### Exercise goal
Using the records below, reproduce exactly the lines from the one containing "Collet Chucks feature" through the end, and nothing more; skip the images.

### Dataset excerpts

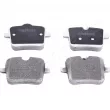 Jeu de 4 plaquettes de frein avant JAPANPARTS [PP-0127AF]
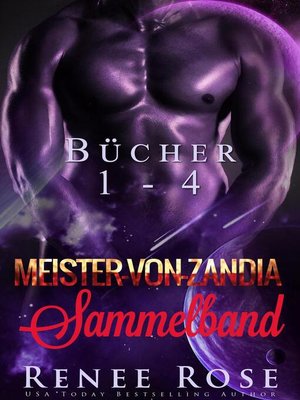 cover image of Meister-von-Zandia Sammelband--Bucher 1-4
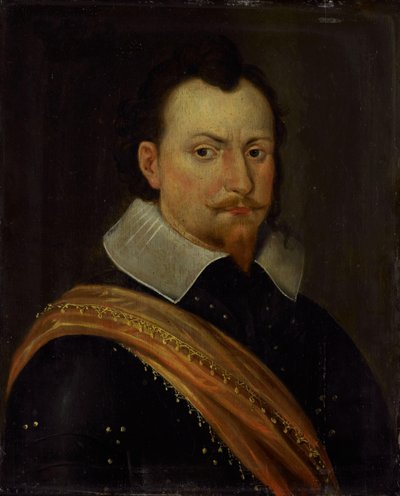 Portret van Louis Henry, prins van Nassau-Dillenburg door Anonymous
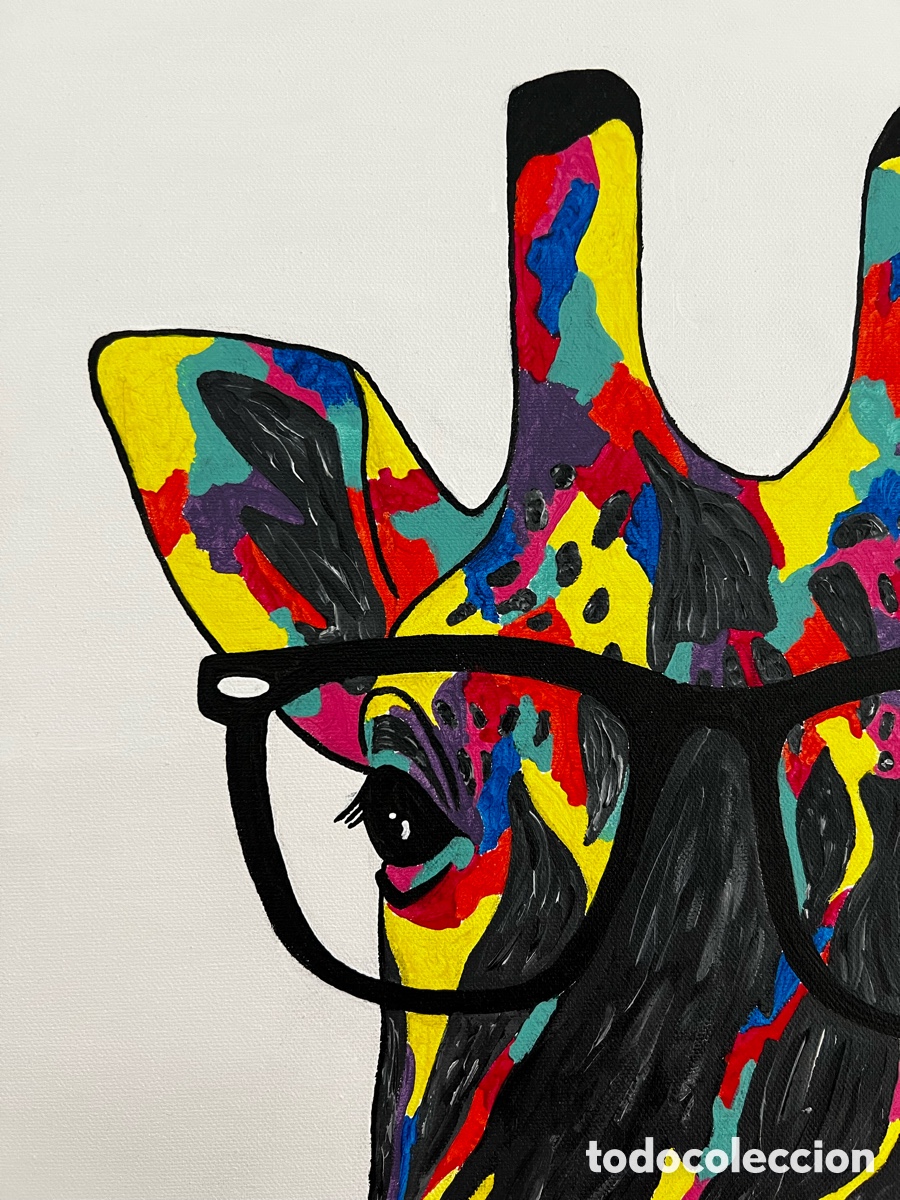 Arte: Acr&iacute;lico sobre lienzo 90cm x 60cm - Foto 7
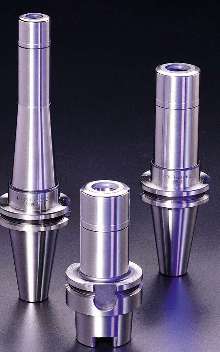 Collet Chucks feature coolant delivery system.
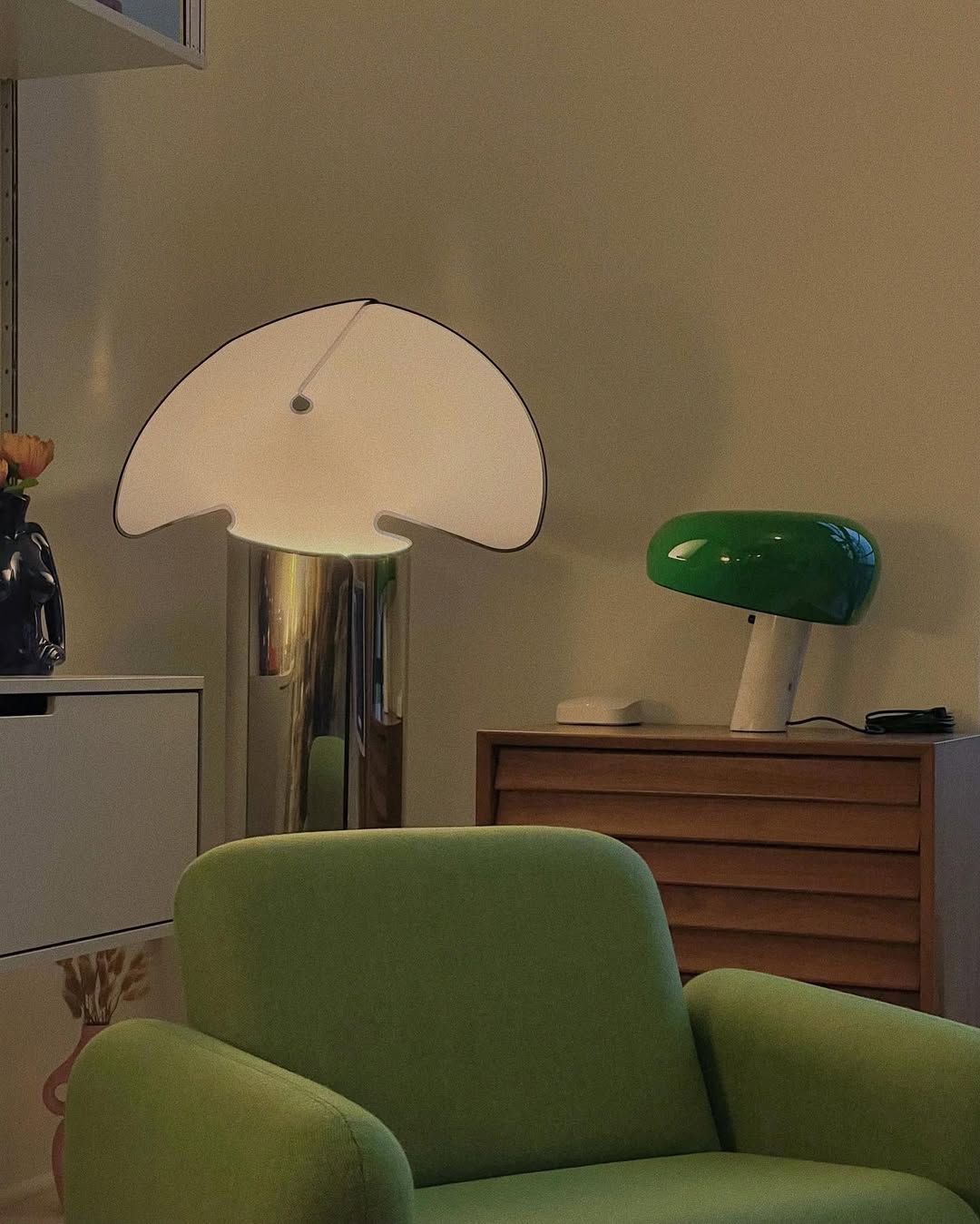 Flos lampe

### Expected output
 Collet Chucks feature coolant delivery system.
 Flos lampe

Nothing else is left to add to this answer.